Sample libraries were not pooled, and instead, library was prepped in separate lanes and sequencing runs. Raw reads from each separately-ran sample were demultiplexed using the Cell Ranger pipeline (v6.0.0). Reads were aligned to the human genome (vGRCH38). The Cell Ranger aggr pipeline was then used to combine data from all 16 samples, and the default method (mapped) was used for normalization. Ranger revealed a post-normalization total of 2,899,096,856 reads at an average of 17,672 reads per cell. There were an estimated 164,049 cells with a median of 735 genes per cell.

Downstream analysis was done with R (v4.0.3) using the Seurat package (v4.0.2). To form the Seurat object, features present in at least three cells were included and cells with >400 and <5000 features were included. Cells with >25% mitochondrial expression were filtered out, reducing the number of cells to a total of 128,016. In pre-processing with Seurat, LogNormalize was used for normalization. The “vst” method, available in “FindVariableFeatures” function included in the Seurat Package, was used to establish the top 2000 variable genes. These top 2000 variable genes were used for data scaling and percentage mitochondrial gene content was used to regress out cell-cell variation in gene expression. To correct for technical batch effects, the Seurat Multi CCA method was used to regress out cell variation. Only the top variable genes across all individual samples were used to renormalize the data, thus excluding variable genes unique to single samples. First, 45 Principal Components (PC) were used to generate Uniform Manifold Approximation and Projection (UMAP) plots and cluster identification was done at resolution 0.6. Default settings were used for the rest of the analysis.

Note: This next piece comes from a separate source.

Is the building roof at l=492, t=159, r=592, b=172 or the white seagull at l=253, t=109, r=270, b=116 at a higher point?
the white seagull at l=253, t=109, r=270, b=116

Cluster annotation strategies

Gene set enrichment was conducted on differentially expressed genes from Seurat using the reference-based single-cell RNA-seq annotation tool SingleR17, which used the HPCA (Human Primary Cell Atlas) as a reference to broadly identify cell types. Final cell type labels were established after qualitative assessment using known marker genes in the literature.

Reporting summary

Further information on research design is available in the Nature Portfolio Reporting Summary linked to this article.